= Negative log predictive density =

Measure of error in statistics

In statistics, the negative log predictive density (NLPD) is a measure of error between a model's predictions and associated true values. A smaller value is better. Importantly the NLPD assesses the quality of the model's uncertainty quantification. It is used for both regression and classification.

To compute: (1) find the probabilities given by the model to the true labels. (2) find the negative log of this product. (we actually find the negative of the sum of the logs, for numerical reasons).

==Definition==

$\text{NLPD} = - \sum_{i=1}^N \log p(y_i = t_i | \mathbf{x_i})$

where $p(y|\mathbf{x})$ is the model, $\mathbf{x_i}$ are the inputs (independent variables) and $t_i$ are the observations outputs (dependent variable).

Often the mean rather than the sum is used (by dividing by N),

$\text{NLPD} = - \frac{1}{N} \sum_{i=1}^N \log p(y_i = t_i | \mathbf{x_i})$

==Example==

===Calculating the NLPD for a simple classification example===
We have a method that classifies images as dogs or cats. Importantly it assigns probabilities to the two classes.

We show it a picture of three dogs and three cats. It predicts that the probability of the first three being dogs as 0.9 and 0.4, 0.7 and of the last three being cats as 0.8 and 0.4, 0.3.

The NLPD is: $-(\log 0.9 + \log 0.4 + \log 0.7 + \log 0.8 + \log 0.4 + \log 0.3) = 3.72$.

===Comparing to a classifier with better accuracy but overconfident===

We compare this to another classifier which predicts the first three as being dogs as 0.95, 0.98, 0.02, and the last three being cats as 0.99, 0.96,0.96. The NLPD for this classifier is 4.08. The first classifier only guessed half correctly, so did worse on a traditional measure of accuracy (compared to 5/6 for the second classifier). However it performs better on the metric of NLPD: The second classifier is effectively 'confidently wrong' which is penalised heavily by this metric.

===Compared to a very under-confident classifier===

A third classifier then just predicts 0.5 for all classes will have an NLPD in this case of 4.15: worse than either of the others.

==Usage==

It is used extensively in probabilistic modelling research.
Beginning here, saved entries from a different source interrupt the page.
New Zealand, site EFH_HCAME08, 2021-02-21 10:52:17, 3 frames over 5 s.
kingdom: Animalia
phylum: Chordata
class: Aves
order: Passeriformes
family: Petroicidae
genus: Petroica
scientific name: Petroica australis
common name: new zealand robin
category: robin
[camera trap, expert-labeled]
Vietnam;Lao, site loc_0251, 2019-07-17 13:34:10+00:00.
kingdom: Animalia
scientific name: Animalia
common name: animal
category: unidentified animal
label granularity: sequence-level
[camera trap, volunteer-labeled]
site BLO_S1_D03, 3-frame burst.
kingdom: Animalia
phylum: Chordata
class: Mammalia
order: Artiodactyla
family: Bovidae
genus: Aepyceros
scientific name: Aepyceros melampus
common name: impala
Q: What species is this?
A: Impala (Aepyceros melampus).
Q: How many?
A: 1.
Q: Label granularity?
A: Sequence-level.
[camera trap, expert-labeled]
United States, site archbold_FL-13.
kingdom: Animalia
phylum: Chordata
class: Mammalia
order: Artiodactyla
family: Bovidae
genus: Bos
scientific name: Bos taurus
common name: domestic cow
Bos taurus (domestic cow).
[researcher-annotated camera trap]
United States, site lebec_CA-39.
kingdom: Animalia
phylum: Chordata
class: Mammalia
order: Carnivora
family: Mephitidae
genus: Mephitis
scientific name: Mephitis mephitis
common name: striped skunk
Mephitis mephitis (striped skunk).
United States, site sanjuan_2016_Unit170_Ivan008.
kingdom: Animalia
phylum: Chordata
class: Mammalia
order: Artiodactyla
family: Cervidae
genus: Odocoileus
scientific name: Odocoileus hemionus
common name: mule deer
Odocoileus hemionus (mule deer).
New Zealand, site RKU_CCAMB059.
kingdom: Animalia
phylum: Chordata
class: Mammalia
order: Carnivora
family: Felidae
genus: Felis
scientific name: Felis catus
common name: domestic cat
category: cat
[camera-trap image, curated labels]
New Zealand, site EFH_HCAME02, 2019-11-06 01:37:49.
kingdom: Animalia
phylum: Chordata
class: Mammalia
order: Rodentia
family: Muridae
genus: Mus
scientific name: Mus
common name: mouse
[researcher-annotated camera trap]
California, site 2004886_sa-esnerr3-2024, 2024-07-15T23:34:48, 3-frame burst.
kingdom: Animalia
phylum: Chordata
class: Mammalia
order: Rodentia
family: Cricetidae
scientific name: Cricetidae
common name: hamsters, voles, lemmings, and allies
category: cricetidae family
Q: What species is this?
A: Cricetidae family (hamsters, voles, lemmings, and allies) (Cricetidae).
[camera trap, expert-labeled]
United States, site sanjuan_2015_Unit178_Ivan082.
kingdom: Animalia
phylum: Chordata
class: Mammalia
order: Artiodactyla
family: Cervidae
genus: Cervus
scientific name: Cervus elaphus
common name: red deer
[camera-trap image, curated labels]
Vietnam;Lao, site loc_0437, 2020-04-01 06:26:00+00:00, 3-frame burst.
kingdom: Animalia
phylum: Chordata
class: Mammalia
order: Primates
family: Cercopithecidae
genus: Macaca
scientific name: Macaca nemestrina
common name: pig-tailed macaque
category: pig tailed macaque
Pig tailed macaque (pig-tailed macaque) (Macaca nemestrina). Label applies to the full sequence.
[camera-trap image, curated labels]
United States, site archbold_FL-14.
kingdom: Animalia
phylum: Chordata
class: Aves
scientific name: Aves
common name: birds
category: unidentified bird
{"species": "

Examples include:

- Candela, Joaquin Quinonero, et al. "Propagation of uncertainty in bayesian kernel models-application to multiple-step ahead forecasting." 2003 IEEE International Conference on Acoustics, Speech, and Signal Processing, 2003. Proceedings.(ICASSP'03).. Vol. 2. IEEE, 2003.

- Kersting, Kristian, et al. "Most likely heteroscedastic Gaussian process regression." Proceedings of the 24th international conference on Machine learning. 2007.

- See also https://onlinelibrary.wiley.com/doi/pdfdirect/10.1111/coin.12411 for a background of other approaches (confusingly the definition in that reference says that the NLPD is what most others refer to as the *average* NLPD). I.e. $\frac{1}{N}\text{NLPD}$.

- Heinonen, Markus, et al. "Non-stationary gaussian process regression with hamiltonian monte carlo." Artificial Intelligence and Statistics. PMLR, 2016.